> [Dataset records]:
——

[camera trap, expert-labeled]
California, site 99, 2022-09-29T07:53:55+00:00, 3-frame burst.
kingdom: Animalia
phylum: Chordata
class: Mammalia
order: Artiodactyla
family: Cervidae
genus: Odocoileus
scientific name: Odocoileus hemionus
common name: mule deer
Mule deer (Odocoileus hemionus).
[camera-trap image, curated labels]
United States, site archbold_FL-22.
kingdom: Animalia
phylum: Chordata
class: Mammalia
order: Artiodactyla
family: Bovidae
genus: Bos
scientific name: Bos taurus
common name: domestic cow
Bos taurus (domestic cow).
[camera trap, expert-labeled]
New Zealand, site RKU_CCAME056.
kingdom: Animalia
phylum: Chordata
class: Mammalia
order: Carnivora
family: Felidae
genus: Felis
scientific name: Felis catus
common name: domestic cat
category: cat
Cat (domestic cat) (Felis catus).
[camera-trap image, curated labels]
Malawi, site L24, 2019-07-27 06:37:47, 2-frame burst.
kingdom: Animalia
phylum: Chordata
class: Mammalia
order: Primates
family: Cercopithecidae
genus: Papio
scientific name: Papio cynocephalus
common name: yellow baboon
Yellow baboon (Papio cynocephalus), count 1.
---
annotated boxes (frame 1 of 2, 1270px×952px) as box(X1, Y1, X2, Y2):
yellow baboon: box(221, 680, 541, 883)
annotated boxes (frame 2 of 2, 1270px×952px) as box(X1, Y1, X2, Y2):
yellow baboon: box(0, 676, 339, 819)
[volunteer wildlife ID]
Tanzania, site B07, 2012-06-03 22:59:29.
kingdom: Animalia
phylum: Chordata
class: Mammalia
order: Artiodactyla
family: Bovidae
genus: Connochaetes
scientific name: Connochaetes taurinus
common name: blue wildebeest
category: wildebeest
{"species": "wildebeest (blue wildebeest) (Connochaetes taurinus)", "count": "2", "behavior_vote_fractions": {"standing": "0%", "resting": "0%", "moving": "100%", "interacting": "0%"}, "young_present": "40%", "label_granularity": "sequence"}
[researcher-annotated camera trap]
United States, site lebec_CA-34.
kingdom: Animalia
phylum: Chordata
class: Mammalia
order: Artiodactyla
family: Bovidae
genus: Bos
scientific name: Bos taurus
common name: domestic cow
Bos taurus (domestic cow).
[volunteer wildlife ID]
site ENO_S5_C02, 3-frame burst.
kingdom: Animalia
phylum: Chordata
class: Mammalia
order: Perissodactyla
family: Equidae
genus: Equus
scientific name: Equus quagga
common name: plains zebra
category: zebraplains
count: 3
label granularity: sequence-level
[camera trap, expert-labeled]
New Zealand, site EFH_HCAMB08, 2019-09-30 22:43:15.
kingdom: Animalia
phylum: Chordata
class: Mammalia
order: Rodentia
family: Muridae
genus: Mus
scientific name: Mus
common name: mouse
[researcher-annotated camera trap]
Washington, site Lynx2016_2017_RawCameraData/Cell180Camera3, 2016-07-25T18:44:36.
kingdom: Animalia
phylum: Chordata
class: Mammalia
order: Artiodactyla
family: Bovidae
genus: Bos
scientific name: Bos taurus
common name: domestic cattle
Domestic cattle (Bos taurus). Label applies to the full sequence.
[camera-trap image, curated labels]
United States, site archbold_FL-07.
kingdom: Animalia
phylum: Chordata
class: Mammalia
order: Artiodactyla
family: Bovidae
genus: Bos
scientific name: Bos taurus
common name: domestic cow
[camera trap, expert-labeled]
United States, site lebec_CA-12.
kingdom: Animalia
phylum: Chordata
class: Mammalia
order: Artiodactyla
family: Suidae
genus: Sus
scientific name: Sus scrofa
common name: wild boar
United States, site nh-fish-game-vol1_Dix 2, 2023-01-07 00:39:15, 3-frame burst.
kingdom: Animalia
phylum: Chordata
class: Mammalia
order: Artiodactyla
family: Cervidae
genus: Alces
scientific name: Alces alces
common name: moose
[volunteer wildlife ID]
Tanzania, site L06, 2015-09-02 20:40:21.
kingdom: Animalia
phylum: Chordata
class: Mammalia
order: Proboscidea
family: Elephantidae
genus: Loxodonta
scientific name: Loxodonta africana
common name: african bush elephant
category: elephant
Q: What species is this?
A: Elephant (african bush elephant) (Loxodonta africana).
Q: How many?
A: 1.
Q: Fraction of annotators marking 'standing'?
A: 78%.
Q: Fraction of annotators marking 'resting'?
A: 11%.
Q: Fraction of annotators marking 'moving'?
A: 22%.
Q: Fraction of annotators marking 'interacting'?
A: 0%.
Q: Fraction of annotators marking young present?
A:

——

> [Assigned task]:
Wherever a line holds the word "Connochaetes", copy that line out of the entries above.

> [Written answer]:
genus: Connochaetes
scientific name: Connochaetes taurinus
{"species": "wildebeest (blue wildebeest) (Connochaetes taurinus)", "count": "2", "behavior_vote_fractions": {"standing": "0%", "resting": "0%", "moving": "100%", "interacting": "0%"}, "young_present": "40%", "label_granularity": "sequence"}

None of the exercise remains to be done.